Sure wiki diffs can come to a mailing list too,
but they are very hard to follow. With still a small
PMC i wonder if we have the resources to take care of that.

> o We can use the Wiki as an incubation ground for documentation. Users and 
> devs alike can keep making incremental improvements to the documentation as 
> development proceeds. Polished documentation from the Wiki can be pushed 
> straight into the main website.

Mmmm, that is what Cocoon said at the beginning too.
They have a very successful wiki, but with heaps of repetion
that should be in the core docs. There have been very little
"polished docs" been brought back into the core, if any.

> God bless Forrest's wiki input plugin, this 
> should be a trivial task :)

It is very prone to failure though. The plugin needs improvement.

> What do people think? I could probably dig up some more reasons if these are 
> not convincing. I volunteer myself to do the initial content addition and 
> maintenance.
> 
> One little catch: I'm not sure how to go about creating one at 
> wiki.apache.org. The website has instructions, but says in bold on top that 
> they are outdated. I couldn't find any authoritative source where the correct 
> procedure is outlined.
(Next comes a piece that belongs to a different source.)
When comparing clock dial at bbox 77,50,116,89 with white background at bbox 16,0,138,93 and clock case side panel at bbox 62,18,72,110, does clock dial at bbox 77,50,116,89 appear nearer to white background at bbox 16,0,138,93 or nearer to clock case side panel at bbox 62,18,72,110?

But it seems that atleast one member in the PMC 
> belonging to the group 'apsite' should be able to do it. Devs with more 
> experience on this, please advise.

It is actually a big catch. Whatever resources an ASF project
wants to use, then it should have one or more PMC members
to help with its management at infrastructure. We have not
had those resources or interest.

Anyway, if we decide to do it, then some of us would
need to join the infrastructure mailing list and find
out how to create and manage the wiki. Hopefully, they
will enhance that documentation on the way.